练习要求:
(a) 用两句话概括余数之和这篇题解。
(b) 从最后一句之后接着续写余数之和这篇题解。

━━━━━ 正文 ━━━━━

【整除分块】 余数之和
传送门
题意
给定正整数\(n,k\),计算\((k \; mod\; 1)+(k\; mod\; 2)+(k\; mod\; 3)+\dots +(k\; mod\; n)\)的值,
数据范围
\(1\leq n,k \leq 10^{9}\)
题解
\(k\; mod \; i = k- \lfloor \frac{k}{i} \rfloor \times i\),问题转化为计算\(n\times k - \sum_{i=1}^{n} \lfloor \frac{k}{i}\rfloor \times i\)

━━━━━ 材料 ━━━━━

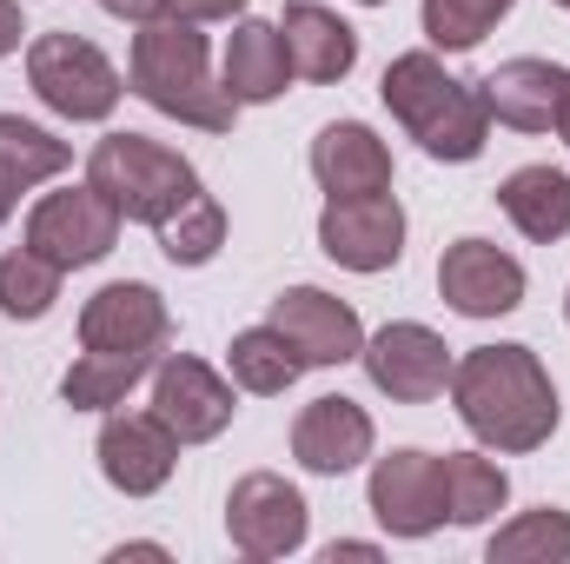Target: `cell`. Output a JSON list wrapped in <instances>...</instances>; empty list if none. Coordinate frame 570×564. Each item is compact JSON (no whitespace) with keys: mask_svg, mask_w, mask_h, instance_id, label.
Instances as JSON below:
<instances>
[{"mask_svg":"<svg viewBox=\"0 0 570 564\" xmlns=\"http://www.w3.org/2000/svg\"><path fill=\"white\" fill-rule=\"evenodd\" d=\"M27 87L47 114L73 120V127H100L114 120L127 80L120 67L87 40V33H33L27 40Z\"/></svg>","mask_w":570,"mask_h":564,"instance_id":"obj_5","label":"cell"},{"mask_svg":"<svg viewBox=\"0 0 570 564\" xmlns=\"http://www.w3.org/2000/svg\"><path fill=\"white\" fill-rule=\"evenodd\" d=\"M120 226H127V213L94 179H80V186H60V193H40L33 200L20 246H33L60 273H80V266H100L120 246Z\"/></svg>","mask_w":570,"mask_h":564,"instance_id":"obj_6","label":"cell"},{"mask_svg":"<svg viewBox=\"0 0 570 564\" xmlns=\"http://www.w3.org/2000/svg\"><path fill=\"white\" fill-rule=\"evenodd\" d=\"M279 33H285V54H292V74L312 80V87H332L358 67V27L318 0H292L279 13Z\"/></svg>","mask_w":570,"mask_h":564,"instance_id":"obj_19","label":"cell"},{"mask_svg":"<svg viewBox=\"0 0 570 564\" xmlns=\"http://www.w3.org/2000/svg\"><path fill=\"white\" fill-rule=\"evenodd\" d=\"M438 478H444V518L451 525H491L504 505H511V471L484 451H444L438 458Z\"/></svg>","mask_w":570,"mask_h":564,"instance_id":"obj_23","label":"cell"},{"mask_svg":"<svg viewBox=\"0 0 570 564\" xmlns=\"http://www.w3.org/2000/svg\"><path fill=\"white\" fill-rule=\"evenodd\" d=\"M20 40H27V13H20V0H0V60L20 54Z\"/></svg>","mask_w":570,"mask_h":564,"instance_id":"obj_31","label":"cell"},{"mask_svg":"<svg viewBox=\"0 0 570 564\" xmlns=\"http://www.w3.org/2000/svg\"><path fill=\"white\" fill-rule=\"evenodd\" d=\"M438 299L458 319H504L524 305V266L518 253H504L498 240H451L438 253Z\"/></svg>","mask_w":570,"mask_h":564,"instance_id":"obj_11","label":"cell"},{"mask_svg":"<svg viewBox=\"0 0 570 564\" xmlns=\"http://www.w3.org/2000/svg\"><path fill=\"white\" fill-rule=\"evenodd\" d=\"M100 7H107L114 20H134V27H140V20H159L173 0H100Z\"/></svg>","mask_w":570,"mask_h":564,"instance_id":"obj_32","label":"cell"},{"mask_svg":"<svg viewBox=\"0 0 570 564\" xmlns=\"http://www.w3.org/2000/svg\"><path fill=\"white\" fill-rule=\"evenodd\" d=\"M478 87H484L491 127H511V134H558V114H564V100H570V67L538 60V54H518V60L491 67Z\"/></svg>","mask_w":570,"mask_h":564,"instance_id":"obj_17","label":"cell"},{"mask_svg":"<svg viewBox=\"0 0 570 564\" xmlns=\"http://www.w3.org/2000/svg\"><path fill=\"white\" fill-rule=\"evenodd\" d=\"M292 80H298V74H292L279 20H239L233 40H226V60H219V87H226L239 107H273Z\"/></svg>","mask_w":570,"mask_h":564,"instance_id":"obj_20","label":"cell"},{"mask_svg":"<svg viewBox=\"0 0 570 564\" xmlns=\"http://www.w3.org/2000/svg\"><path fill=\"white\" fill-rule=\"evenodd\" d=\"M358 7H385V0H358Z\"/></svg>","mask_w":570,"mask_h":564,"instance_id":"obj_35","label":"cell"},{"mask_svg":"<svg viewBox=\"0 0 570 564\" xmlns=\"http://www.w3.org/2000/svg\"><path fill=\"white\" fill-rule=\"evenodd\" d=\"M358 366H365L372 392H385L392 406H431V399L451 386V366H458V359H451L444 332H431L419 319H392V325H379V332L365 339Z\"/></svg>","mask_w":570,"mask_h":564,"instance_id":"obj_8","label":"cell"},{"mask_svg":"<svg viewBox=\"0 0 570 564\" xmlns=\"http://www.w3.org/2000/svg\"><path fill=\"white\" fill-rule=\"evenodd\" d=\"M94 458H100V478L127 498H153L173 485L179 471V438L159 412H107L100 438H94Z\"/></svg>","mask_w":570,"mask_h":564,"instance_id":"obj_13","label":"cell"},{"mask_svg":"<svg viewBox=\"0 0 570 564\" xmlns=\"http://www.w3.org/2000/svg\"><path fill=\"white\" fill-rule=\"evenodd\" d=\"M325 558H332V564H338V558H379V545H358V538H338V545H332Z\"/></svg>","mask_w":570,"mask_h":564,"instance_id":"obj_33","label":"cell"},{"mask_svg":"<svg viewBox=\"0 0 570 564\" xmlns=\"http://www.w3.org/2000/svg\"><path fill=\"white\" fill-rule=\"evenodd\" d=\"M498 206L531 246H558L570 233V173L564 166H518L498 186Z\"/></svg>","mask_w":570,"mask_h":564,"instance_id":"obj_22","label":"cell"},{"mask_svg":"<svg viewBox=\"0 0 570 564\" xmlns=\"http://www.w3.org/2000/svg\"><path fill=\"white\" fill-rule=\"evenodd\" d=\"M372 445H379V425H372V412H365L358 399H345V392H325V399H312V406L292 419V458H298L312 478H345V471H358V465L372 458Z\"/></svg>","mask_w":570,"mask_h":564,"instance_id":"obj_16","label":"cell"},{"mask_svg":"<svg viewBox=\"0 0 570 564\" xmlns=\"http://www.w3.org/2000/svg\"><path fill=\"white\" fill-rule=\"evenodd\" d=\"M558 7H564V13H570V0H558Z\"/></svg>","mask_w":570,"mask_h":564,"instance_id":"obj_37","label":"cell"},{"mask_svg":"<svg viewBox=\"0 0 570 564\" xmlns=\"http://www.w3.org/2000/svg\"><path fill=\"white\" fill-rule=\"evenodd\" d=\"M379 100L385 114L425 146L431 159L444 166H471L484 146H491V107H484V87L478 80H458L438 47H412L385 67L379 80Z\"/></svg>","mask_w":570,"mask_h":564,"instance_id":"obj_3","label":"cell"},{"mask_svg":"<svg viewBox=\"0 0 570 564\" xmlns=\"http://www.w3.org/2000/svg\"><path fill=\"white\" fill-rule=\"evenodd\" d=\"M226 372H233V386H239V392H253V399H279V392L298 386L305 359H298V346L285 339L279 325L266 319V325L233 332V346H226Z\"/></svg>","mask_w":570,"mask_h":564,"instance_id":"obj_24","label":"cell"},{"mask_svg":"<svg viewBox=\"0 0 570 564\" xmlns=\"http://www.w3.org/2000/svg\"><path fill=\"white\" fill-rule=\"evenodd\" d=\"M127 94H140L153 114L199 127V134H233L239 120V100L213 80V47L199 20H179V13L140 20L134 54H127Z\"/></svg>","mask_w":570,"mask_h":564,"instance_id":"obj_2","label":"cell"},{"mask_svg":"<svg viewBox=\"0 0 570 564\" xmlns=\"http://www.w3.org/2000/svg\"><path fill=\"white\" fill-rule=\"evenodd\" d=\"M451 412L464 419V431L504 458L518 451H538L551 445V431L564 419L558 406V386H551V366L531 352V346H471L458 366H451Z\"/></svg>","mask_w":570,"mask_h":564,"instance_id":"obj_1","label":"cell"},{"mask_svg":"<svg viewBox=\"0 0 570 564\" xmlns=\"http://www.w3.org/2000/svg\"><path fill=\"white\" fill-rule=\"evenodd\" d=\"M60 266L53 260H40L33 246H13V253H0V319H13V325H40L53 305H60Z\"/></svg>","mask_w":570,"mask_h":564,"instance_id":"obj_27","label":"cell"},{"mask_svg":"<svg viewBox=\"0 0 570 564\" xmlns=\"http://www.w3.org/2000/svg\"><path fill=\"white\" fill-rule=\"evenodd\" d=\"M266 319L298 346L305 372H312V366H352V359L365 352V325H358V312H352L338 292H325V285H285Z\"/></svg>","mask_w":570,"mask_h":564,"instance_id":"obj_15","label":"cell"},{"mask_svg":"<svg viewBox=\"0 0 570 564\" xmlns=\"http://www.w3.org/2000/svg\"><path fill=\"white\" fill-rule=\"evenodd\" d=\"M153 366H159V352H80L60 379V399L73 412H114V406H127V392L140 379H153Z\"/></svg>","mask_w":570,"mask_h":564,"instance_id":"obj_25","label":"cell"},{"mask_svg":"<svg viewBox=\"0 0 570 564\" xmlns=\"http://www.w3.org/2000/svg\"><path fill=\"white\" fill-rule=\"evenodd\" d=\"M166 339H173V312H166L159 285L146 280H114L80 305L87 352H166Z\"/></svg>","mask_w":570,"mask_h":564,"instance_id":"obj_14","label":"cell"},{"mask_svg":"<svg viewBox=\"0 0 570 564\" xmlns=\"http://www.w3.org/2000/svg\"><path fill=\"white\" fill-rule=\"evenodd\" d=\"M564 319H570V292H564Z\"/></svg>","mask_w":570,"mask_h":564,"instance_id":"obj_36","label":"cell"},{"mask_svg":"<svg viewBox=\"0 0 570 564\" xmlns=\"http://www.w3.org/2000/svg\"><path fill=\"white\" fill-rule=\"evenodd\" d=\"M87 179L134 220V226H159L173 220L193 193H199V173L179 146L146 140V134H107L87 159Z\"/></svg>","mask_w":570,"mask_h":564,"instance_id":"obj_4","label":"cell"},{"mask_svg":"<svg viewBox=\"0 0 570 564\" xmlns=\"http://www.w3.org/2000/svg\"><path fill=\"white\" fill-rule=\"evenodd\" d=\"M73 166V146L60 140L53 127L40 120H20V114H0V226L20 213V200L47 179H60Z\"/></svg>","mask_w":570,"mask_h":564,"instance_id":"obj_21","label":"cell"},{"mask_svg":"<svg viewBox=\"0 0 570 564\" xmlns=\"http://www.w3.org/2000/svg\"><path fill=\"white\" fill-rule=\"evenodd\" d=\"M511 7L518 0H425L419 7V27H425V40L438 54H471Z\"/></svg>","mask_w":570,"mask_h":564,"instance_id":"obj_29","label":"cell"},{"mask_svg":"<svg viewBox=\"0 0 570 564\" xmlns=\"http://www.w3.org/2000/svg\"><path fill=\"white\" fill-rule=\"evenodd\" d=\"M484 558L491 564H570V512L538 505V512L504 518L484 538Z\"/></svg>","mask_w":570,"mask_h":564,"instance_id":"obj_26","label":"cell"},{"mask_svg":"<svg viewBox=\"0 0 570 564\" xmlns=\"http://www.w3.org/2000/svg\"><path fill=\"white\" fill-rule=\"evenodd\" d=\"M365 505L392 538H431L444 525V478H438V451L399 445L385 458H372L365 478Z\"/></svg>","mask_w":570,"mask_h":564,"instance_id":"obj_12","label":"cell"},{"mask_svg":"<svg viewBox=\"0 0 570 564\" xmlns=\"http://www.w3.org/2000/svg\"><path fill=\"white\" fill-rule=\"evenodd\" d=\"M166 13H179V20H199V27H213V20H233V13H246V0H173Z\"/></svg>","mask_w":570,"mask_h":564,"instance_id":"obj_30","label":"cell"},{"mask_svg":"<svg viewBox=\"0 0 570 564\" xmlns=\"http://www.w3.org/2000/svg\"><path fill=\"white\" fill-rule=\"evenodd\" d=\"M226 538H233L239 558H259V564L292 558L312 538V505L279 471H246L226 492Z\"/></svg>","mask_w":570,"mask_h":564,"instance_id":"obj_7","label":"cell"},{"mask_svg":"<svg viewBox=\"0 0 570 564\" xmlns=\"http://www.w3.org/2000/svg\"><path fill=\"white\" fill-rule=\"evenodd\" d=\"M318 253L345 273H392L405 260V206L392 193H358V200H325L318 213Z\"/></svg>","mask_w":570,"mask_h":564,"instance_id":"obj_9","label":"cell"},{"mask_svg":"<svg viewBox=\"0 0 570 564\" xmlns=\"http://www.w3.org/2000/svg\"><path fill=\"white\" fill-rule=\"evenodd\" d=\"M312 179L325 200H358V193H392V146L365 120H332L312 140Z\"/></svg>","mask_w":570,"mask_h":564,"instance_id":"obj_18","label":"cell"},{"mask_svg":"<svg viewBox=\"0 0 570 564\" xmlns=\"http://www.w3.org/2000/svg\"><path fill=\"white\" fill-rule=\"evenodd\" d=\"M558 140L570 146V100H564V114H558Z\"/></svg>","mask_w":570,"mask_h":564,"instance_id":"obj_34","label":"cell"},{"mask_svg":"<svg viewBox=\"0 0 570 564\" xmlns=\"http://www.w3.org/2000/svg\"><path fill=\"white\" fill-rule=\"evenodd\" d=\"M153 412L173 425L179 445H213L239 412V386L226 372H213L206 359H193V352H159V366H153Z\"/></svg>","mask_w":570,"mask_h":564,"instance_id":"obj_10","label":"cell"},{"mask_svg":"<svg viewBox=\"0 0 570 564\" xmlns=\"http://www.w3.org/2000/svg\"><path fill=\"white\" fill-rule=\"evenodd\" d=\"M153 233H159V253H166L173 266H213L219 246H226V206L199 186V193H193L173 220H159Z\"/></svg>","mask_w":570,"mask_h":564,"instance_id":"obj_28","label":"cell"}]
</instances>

━━━━━

参考答案:
(a) 题目给定正整数 n 和 k(1 ≤ n, k ≤ 10^9),要求算出 k 依次对 1 到 n 取模所得余数的总和。题解利用 k mod i = k − ⌊k/i⌋ × i,把问题转化为计算 n × k 减去 i 从 1 到 n 的 ⌊k/i⌋ × i 之和。

(b)
证明\(\sum_{i=1}^{n}\left\lfloor\frac{k}{i}\right\rfloor \times i\)最多只有\(2 \sqrt{k}\)个值,
- 当\(i \leq \sqrt{k}\)的时候,最多有\(\sqrt{k}\)个不同的取值
- 当\(i>\sqrt{k}\)的时候,\(\left\lfloor\frac{k}{i}\right\rfloor < \sqrt{k}\) , 故最多有\(\sqrt{k}\)个不同的取值
易知\(\left\lfloor\frac{k}{x}\right\rfloor\)相同的必定是连续的,若某一个相等区间\(x\)是下界,上界是\(\left\lfloor\frac{k}{\left\lfloor\frac{k}{x}\right\rfloor}\right\rfloor\)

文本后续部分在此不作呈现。